Items listed in a dataset:
---

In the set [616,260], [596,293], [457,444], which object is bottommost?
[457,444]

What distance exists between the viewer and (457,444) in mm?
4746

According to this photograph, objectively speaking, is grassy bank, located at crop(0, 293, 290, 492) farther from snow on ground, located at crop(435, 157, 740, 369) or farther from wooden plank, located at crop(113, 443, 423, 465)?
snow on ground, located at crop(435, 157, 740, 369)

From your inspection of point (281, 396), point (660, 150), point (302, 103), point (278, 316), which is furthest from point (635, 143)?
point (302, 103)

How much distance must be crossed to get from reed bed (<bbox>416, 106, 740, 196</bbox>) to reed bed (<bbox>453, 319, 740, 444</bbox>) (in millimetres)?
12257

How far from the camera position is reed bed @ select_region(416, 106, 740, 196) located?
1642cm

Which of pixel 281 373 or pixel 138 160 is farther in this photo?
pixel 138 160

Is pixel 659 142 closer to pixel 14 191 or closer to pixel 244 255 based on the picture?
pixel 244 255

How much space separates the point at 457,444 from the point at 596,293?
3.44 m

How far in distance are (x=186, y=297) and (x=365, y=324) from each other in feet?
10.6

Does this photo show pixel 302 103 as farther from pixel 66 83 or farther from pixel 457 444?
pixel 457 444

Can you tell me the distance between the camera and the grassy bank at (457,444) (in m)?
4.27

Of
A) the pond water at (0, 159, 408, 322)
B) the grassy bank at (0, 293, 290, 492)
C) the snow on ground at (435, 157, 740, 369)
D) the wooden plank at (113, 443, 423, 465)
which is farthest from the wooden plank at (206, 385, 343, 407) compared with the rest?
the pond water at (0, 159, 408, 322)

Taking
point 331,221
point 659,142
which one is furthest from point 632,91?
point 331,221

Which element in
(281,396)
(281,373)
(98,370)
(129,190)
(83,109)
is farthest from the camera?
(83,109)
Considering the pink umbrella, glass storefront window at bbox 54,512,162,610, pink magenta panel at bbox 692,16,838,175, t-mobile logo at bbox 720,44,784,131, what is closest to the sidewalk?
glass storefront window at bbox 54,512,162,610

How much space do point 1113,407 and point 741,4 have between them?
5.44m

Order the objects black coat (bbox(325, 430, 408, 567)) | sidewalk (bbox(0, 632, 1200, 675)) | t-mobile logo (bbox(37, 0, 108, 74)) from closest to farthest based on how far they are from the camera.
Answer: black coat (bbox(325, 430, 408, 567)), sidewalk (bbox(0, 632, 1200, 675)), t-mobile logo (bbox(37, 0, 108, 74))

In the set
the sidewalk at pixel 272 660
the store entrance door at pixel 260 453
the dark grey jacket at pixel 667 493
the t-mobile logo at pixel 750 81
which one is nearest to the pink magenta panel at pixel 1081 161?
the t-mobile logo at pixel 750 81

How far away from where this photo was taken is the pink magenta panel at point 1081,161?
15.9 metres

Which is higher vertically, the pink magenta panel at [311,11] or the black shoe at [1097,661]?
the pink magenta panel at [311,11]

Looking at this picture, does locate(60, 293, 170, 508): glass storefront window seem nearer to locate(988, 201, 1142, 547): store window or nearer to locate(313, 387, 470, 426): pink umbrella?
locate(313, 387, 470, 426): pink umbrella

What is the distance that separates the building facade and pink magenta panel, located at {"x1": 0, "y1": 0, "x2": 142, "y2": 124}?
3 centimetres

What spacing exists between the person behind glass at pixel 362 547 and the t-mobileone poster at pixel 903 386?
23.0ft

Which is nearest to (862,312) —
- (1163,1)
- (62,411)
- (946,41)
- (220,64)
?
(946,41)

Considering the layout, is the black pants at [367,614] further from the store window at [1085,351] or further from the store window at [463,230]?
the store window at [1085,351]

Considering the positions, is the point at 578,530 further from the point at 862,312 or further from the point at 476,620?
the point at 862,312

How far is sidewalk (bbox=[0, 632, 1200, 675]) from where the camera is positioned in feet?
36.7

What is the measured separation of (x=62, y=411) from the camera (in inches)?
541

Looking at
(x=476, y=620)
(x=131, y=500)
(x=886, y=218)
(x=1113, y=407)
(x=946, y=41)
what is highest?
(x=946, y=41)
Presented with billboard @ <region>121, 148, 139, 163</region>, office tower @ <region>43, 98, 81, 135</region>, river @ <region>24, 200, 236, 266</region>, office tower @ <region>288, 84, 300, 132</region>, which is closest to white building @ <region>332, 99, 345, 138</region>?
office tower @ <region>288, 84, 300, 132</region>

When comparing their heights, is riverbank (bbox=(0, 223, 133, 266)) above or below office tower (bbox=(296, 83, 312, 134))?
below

---

## [Aim]
Return the records starting at the line that contains "What is the distance" and ending at the last line of the records, reproducing every line in that span unchanged.

## [Right answer]
What is the distance that separates the building facade and pink magenta panel, located at {"x1": 0, "y1": 0, "x2": 142, "y2": 124}?
3 centimetres

What spacing exists between the person behind glass at pixel 362 547 and the t-mobileone poster at pixel 903 386?
23.0ft

Which is nearest to (862,312) —
- (1163,1)
- (62,411)
- (946,41)
- (220,64)
?
(946,41)

Considering the layout, is the black pants at [367,614] further from the store window at [1085,351] or further from the store window at [463,230]?
the store window at [1085,351]

Considering the positions, is the point at 578,530 further from the point at 862,312 or further from the point at 476,620?
the point at 862,312

How far is sidewalk (bbox=[0, 632, 1200, 675]) from where the camera is positioned in feet?
36.7

What is the measured separation of (x=62, y=411) from the camera (in inches)?
541

Looking at
(x=476, y=620)
(x=131, y=500)
(x=886, y=218)
(x=1113, y=407)
(x=946, y=41)
what is highest?
(x=946, y=41)
Presented with billboard @ <region>121, 148, 139, 163</region>, office tower @ <region>43, 98, 81, 135</region>, river @ <region>24, 200, 236, 266</region>, office tower @ <region>288, 84, 300, 132</region>, which is closest to white building @ <region>332, 99, 345, 138</region>?
office tower @ <region>288, 84, 300, 132</region>

When comparing their heights, is riverbank (bbox=(0, 223, 133, 266)) above or below office tower (bbox=(296, 83, 312, 134))?
below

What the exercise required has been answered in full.